Dieser riesige, mächtige Elefant, den wir aus dem Zirkus kennen, flieht nicht, weil der Ärmste glaubt, dass ER ES NICHT KANN.
Allzu tief hat sich die Erinnerung daran, wie ohnmächtig er sich kurz nach seiner Geburt gefühlt hat, in sein Gedächtnis eingebrannt. Und das Schlimmste dabei ist, dass er diese Erinnerung nie wieder ernsthaft hinterfragt hat.
Nie wieder hat er versucht, seine Kraft auf die Probe zu stellen.“

Quelle: Jorge Bucay, Komm, ich erzähl dir eine Geschichte, Fischer Taschen Bibliothek, Oktober 2023, 26. Auflage, Seite 7-11

 

Woher kommt die Angst?

In dieser Geschichte geht es um tiefe existenzielle Ängste. Der Elefant hat als Kind gelernt, dass er nicht stark genug ist, sich zu befreien. Mittlerweile ist er erwachsen und so stark, dass er problemlos den Pflock herausreißen könnte. Warum tut er es nicht? Weil sein Verhalten erlernt ist. Es zeigt, wie stark unsere Vergangenheit uns prägt und unsere Handlungen im Hier und Jetzt beeinflusst. Es zeigt wie stark unsere Ängste uns festhalten.

 

Hilflos durch Angst

Kinder sind abhängig von den Eltern und aufgrund dieses ungleichen Machtverhältnisses werden gewisse Verhaltensweisen erlernt. Später, wenn aus den Kindern selbst Erwachsene geworden sind, werden diese Verhaltensmuster nicht mehr hinterfragt. Die Angst bleibt bestehen und in solchen Situationen rutscht man als Erwachsener zurück in kindliche Verhaltensweisen, obwohl auch wir mittlerweile „große Elefanten“ geworden sind, die den Pflock ziehen könnten. Aber die Angst bleibt, weil das eigene Verhalten nicht hinterfragt wird.

 

Bleibt die Angst in meinem Leben?

Die Geschichte über den Elefanten veranschaulicht, dass jeder Mensch die Möglichkeit hat den „Pflock zu ziehen“!

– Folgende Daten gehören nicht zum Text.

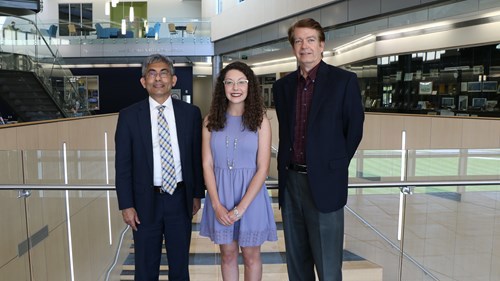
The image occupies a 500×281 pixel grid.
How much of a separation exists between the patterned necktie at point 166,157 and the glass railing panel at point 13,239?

Wir sind unseren Ängsten nicht hilflos ausgeliefert. Oft helfen Gespräche in einer therapeutischen Sitzung. Man kann sehen, dass die Angst da ist. Man sieht den Pflock, aber man wird sich auch bewusst darüber, dass man selbst viel größer und stärker ist, als man dachte. Größer und stärker als die Angst. Aufgrund dieser Erkenntnis, kann verstanden werden woher die Angst kommt und wenn wir die Zusammenhänge verstehen, dann haben wir die Möglichkeit das erlernte Verhalten zu ändern, denn als Erwachsene haben wir viel mehr Möglichkeiten, als wir als Kinder hatten.